((

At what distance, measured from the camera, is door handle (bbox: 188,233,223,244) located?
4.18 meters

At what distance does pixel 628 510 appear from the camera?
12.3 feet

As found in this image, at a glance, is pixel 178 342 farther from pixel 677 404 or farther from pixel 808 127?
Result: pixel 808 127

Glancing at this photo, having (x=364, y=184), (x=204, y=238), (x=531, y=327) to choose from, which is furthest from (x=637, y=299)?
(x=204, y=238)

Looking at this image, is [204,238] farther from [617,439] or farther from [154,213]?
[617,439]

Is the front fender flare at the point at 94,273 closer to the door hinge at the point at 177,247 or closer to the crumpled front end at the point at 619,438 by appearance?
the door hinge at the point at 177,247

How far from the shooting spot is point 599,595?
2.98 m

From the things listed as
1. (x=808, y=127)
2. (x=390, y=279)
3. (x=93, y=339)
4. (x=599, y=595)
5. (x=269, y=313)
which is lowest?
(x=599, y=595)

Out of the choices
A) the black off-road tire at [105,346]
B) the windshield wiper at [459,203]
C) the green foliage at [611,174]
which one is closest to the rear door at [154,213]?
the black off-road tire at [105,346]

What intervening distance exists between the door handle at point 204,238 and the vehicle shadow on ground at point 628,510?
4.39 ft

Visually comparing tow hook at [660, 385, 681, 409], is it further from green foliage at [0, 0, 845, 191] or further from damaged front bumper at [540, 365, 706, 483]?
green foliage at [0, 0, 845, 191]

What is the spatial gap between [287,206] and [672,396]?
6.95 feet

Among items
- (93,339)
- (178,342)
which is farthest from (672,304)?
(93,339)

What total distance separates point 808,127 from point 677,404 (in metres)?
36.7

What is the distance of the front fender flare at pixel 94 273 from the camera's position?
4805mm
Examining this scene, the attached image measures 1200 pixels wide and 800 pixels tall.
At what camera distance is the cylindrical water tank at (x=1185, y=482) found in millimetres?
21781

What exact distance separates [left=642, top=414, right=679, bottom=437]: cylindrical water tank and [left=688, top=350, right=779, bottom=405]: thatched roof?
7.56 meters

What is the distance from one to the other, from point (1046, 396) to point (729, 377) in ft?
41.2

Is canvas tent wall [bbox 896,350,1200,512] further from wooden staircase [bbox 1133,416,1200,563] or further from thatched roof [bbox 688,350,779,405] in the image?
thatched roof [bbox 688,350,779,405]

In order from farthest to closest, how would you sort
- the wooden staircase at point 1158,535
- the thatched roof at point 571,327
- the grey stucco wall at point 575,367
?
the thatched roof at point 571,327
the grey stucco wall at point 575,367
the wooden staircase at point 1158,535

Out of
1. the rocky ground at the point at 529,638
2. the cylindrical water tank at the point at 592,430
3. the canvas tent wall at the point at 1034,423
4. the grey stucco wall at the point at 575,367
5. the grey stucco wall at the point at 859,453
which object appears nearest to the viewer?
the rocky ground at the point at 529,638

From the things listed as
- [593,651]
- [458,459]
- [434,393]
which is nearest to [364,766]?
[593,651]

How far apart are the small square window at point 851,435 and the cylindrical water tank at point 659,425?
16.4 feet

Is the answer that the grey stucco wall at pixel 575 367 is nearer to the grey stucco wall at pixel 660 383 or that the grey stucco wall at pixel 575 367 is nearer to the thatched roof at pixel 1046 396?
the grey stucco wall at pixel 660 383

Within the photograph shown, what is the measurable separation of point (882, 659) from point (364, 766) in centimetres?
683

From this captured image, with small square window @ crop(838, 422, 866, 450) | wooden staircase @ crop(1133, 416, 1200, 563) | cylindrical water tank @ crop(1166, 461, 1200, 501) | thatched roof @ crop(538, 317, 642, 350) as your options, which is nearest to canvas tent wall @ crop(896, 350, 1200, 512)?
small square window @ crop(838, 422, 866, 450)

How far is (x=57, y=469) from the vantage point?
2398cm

))

■ YOUR TASK ■
Copy out, word for word, the part of the items above that opens with the line containing "Is the answer" and runs through the end of the items.

■ CORRECT RESULT ■
Is the answer that the grey stucco wall at pixel 575 367 is nearer to the grey stucco wall at pixel 660 383 or that the grey stucco wall at pixel 575 367 is nearer to the thatched roof at pixel 1046 396?
the grey stucco wall at pixel 660 383

Within the photograph shown, what is the measurable separation of point (882, 659) from point (364, 766) in centimetres?
683

From this captured image, with small square window @ crop(838, 422, 866, 450) | wooden staircase @ crop(1133, 416, 1200, 563) | cylindrical water tank @ crop(1166, 461, 1200, 501) | thatched roof @ crop(538, 317, 642, 350) as your options, which is nearest to canvas tent wall @ crop(896, 350, 1200, 512)?
small square window @ crop(838, 422, 866, 450)

How far is (x=57, y=469) from the vantage point?
2398cm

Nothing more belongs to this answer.